### Page excerpt
Kaimarra Product Line · In Production
BioVeris

Performs Like Plastic.
Biodegrades Like Paper.

BioVeris is a drop-in biodegradable composite resin for real plastic parts. Patented chemistry turns natural fillers into structural reinforcement — so the same material that delivers plastic-grade performance in use also fully biodegrades at end of life, on a predictable timeline, in real-world soil and home-compost conditions.

ISO 14855 Screening Data
Commercially Validated
Drop-In Compatible
US Patent 12,163,004 B2
BioVeris biodegradable horticulture pots
The Problem

The biodegradable plastics market has carried four unsolved problems for thirty years.

No one has solved all four at once. The problems are interlocking — fixing one usually breaks another. BioVeris addresses all four simultaneously.

Problem 01
Materials that biodegrade reliably fail mechanically — or thermally.
Whether the failure mode is a high-filler composite, a virgin biopolyester, or a molded fiber pot, the outcome is the same: parts that can't hold up in the real world. Push for biodegradation by removing polymer matrix and adding bioavailable filler — the part goes brittle. Reach for a virgin biodegradable polyester instead and many fail out of the box on either mechanical properties or heat resistance — often both. Molded fiber and pulp pots biodegrade but can't survive automated handling. Starch blends only get past their typical loading ceiling using expensive non-biodegradable compatibilizers, which defeats the purpose.
Brittleness · heat sensitivity · line-handling fragility
Problem 02
Materials with adequate strength don't biodegrade.

### Directives
- a) Can you write out the BioVeris resin page from "BioVeris is a" to "for thirty years.", word for word?
- b) Can you pick up the BioVeris resin page after its final line and write what comes next?

### Dataset content
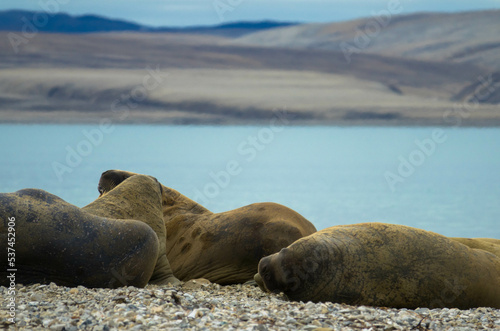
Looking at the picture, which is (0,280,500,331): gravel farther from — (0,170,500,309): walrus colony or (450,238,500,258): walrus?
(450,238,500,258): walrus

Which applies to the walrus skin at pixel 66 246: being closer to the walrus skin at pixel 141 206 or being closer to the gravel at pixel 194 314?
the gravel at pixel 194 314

### Answers for the exercise
- a)
BioVeris is a drop-in biodegradable composite resin for real plastic parts. Patented chemistry turns natural fillers into structural reinforcement — so the same material that delivers plastic-grade performance in use also fully biodegrades at end of life, on a predictable timeline, in real-world soil and home-compost conditions.

ISO 14855 Screening Data
Commercially Validated
Drop-In Compatible
US Patent 12,163,004 B2
BioVeris biodegradable horticulture pots
The Problem

The biodegradable plastics market has carried four unsolved problems for thirty years.

- b)
Polylactic-acid based polyesters soften at 58°C and only compost in industrial facilities most consumers can't access. PHA-class polyesters degrade in soil, but biodegradation slows sharply in thick cross-sections because microbial and oxygen access is surface-limited. Compostable aliphatic-aromatic copolyesters are compost-only — they meet industrial-compost standards but don't reliably biodegrade in real soil or marine environments. Everything billed as "biodegradable" carries an asterisk.
PLA HDT: 58°C · thick-section biodegradation: surface-limited
Problem 03
Whatever does work is too expensive to compete.
Specialty biodegradable resins price at multiples of conventional polyolefins. PHA-class polyesters land at roughly three to four times the cost of commodity PP or PE at production volumes. Certified biodegradable resin businesses have so far depended on regulatory tailwinds — single-use bans, EPR mandates, production incentives — rather than self-sustaining unit economics. Without that policy support the segment doesn't yet stand on its own.
Specialty premium: ~3–4× commodity polyolefins
Problem 04
Biodegradable resins don't process well.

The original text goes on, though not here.